#2 Zinedine Zidane's tactics pay off, as do his substitutions
After insisting with a 4-3-3 formation in each of Real's three previous Champions League group stage games and having limited success, Zidane needed to shuffle the pack and it worked here.
Conte's adventurous 3-5-2 produces some beautiful football at times, but hasn't translated to wins against tough opposition regularly enough. They were 2-0 down inside 35 minutes on MD3 and despite recovering to equalise, lost 3-2 after Rodrygo's 80th-minute winner off the bench.
The Brazilian teenager played a pivotal role off the bench soon after being called upon by Zidane, who could sense that ten-man Inter were starting to rally with increasing confidence. They had a penalty appeal denied, and Lucas Vazquez made a last-ditch defensive intervention before Thibaut Courtois was called into action as substitute Ivan Perisic lurked dangerously.
Zidane's double change proved the ultimate sucker punch, as Toni Kroos' clever reverse pass into an overlapping Vazquez helped tee up Rodrygo at the far post.
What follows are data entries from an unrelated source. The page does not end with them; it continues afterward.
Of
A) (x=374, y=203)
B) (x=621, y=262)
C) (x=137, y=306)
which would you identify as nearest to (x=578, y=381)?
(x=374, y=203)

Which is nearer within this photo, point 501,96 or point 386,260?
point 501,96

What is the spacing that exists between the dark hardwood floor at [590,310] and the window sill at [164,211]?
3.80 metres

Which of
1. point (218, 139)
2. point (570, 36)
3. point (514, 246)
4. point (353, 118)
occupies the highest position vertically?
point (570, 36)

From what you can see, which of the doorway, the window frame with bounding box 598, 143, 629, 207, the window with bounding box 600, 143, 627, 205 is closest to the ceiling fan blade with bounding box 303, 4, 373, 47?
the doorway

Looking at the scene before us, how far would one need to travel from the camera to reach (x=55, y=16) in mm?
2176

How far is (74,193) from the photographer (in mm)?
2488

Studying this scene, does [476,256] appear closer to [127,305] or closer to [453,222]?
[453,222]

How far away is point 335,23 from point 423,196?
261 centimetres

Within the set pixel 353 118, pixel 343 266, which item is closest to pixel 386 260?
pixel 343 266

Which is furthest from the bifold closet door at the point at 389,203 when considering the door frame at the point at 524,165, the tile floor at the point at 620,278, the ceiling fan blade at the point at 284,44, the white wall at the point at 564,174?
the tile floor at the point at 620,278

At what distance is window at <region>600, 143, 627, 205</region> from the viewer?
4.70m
Although replays showed his sliced close-range effort took a deflection off the retreating Hakimi, Real survived a period of sustained pressure before doubling their advantage in a match of fine margins - red card or otherwise.
Casemiro's inclusion, in place of Odegaard, provided more defensive solidity in midfield alongside the Kroos-Modric duo who impressed as they so often do. He had more touches (55) and completed passes (49, 98% success) in 30-odd minutes than Odegaard in 60, without doing much defending either. The game was over.
#1 Antonio Conte and his players have it all to do
Inter's four-match winless run came to an end, and this latest display will leave plenty of questions at Conte's door in Milan.
They face an away trip to second-placed Sassuolo on Saturday and cannot afford to drop points in their final two Champions League group games. For the third season running, they've flattered to deceive among Europe's elite and it seems they'll face a scrap with Shakhtar for third place.
It's not where they expected to be just three months ago, after scoring first but ultimately losing 3-2 to Sevilla in last season's Europa League Final. They finished second in Serie A - their highest finish since 2010-11 - just a point behind Juventus and were expected to start strong this term.
Instead, their rivals Milan have started brilliantly while they lag behind across all fronts. The next six weeks of the campaign will prove decisive as far as their high aspirations are concerned.
Lukaku's comments at the weekend were impactful because it's true - despite spending more than £450m over the past four seasons, they're no closer to bridging the gap than other rivals who've invested more wisely.
Conte is a perfectionist who has won multiple honours elsewhere and will take perspective from this defeat, but how long before the pressure on him intensifies?